Starting on 30 April Eurostar will operate direct services into London from Amsterdam.
Up until now, passengers travelling from Amsterdam to London had to disembark in Brussels for passport checks – red tape made necessary by Britain’s decision not to be part of the Schengen Area. However, Eurostar’s Amsterdam station now has the relevant border infrastructure to perform the passport checks at departure. On 18 May the direct Eurostar service from Rotterdam to London will follow.
Eurostar has been running direct services from London to Amsterdam since 2018.
To mark the new direct service, the inaugural Eurostar departed Amsterdam for London at 7:48am on 4 February. A week later, on 11 February, passengers will be able to buy tickets for the new service. Tickets will start at 35 GBP | 41 euros.
The ability to travel direct for both the outbound and the return journey will hopefully entice more passengers to use rail over its much more polluting alternative, flying. Eurostar estimates that making this journey by rail rather than by plane will save 80 percent of carbon per passenger.
“The direct connection makes the train journey to London easier and faster. Checks in Brussels will no longer be necessary, saving travellers an hour of travel time. This way the train really becomes a fully-fledged alternative to the plane.”
To date there are three direct services per day from London to the Netherlands. Once the direct Amsterdam-London service commences, Eurostar will start with two services per day, and hopes to increase that to first three, then four.
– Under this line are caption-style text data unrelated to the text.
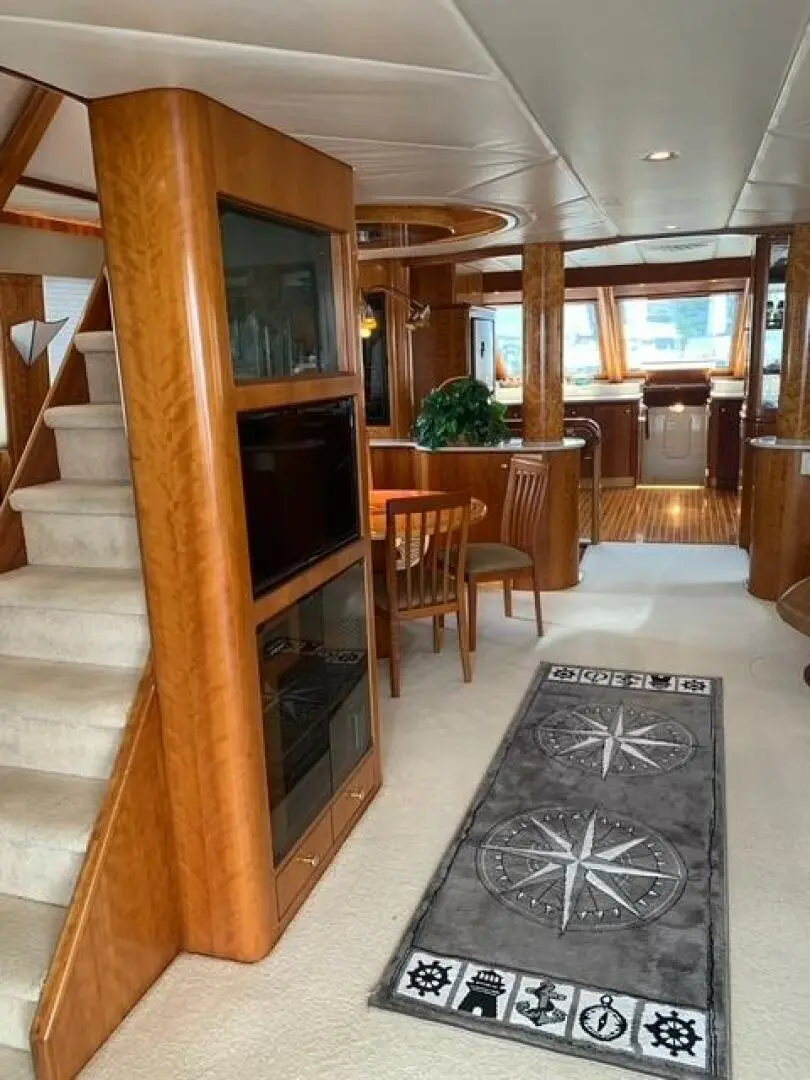 Thumbnail von Wendon 65 The Cat From the Hat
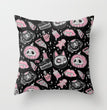 Halloween pillowcase
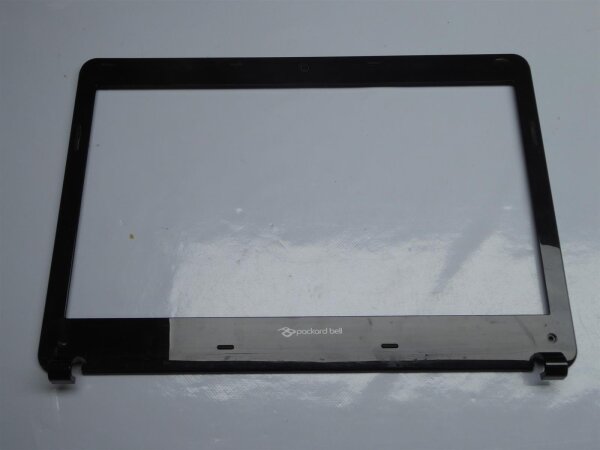 P/B EasyNote NS11-HR MS2317 Displayrahmen Blende 41.4IR04.001-1 #4111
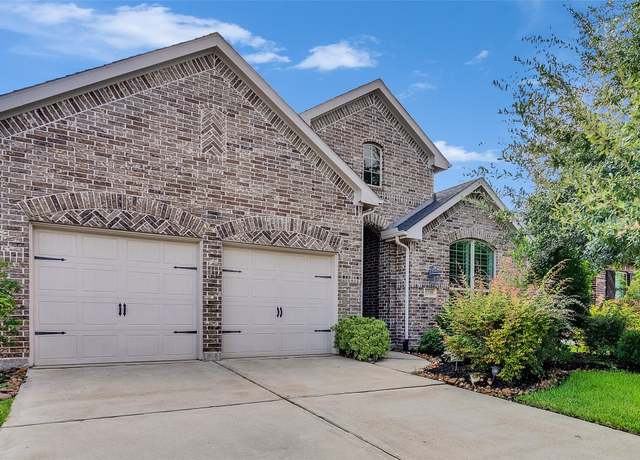 Property at 7739 Collina Landing Trl, Richmond, TX 77407, 4 beds, 3 baths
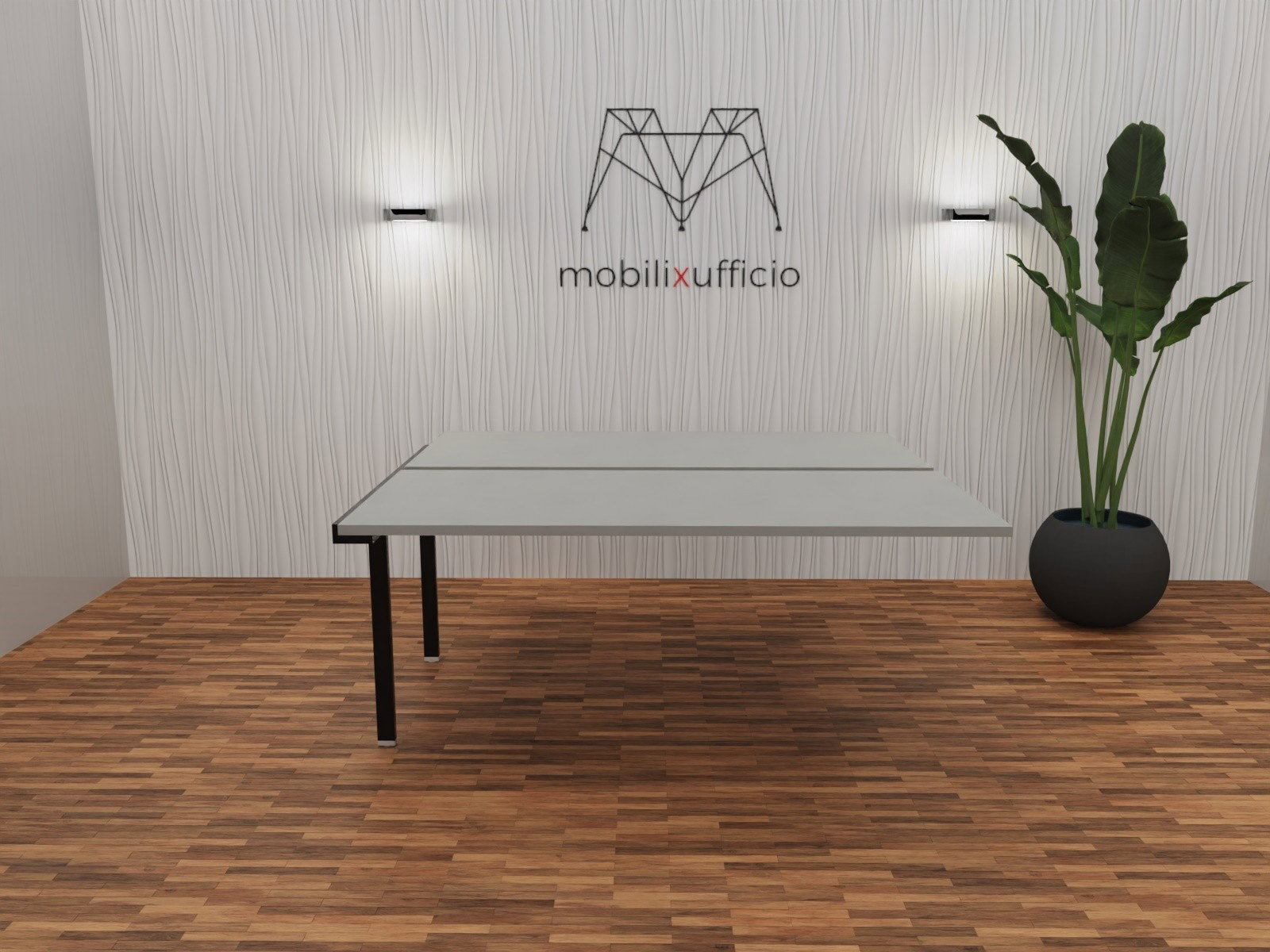 MODULO DI CONTINUAZIONE PER BENCH OXI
“Brexit or not, London will be closer from 30th April. Eurostar will take travellers from the centre of Amsterdam to the heart of London in four hours. The international services to Brussels and Paris are already a success, and from today we can now add London: the sustainable train is the future and brings Europeans together.”
Cora Van Nieuwenhuizen, Minister of Infrastructure and Water Management, and Ankie Broekers-Knol, Secretary of State for Security and Justice, were at the station in Amsterdam to see off the inaugural service. The Eurostar can complete the journey in 4hrs 9mins. In London, the train was greeted by Grant Shapps, Secretary of State for Transport (UK).
“We’re continuing to invest in modern, efficient transport links with the continent so our businesses and tourism industry can flourish. The days of passengers being forced to decamp from the train at Brussels to file through passport control will soon be over, as we look forward to direct, return, high-speed services to Amsterdam and beyond.”
Eurostar says that in addition to being a much less polluting way to travel than by air, it is also planting a tree for every service it operates across its routes.
“Our services from the UK to the Netherlands have proved very popular with over half a million travellers since launch. Our fully direct service marks an exciting advance for high-speed rail and provides consumers with a comfortable, environmentally friendly alternative to the airlines on one of Europe’s busiest leisure and business routes.”
Another route that will hopefully become direct in 2022 is between Bordeaux and London. The issue is the same one – the station in Bordeaux doesn’t currently have the necessary infrastructure to perform passport checks so passengers have to disembark in Paris to accommodate the British requirement.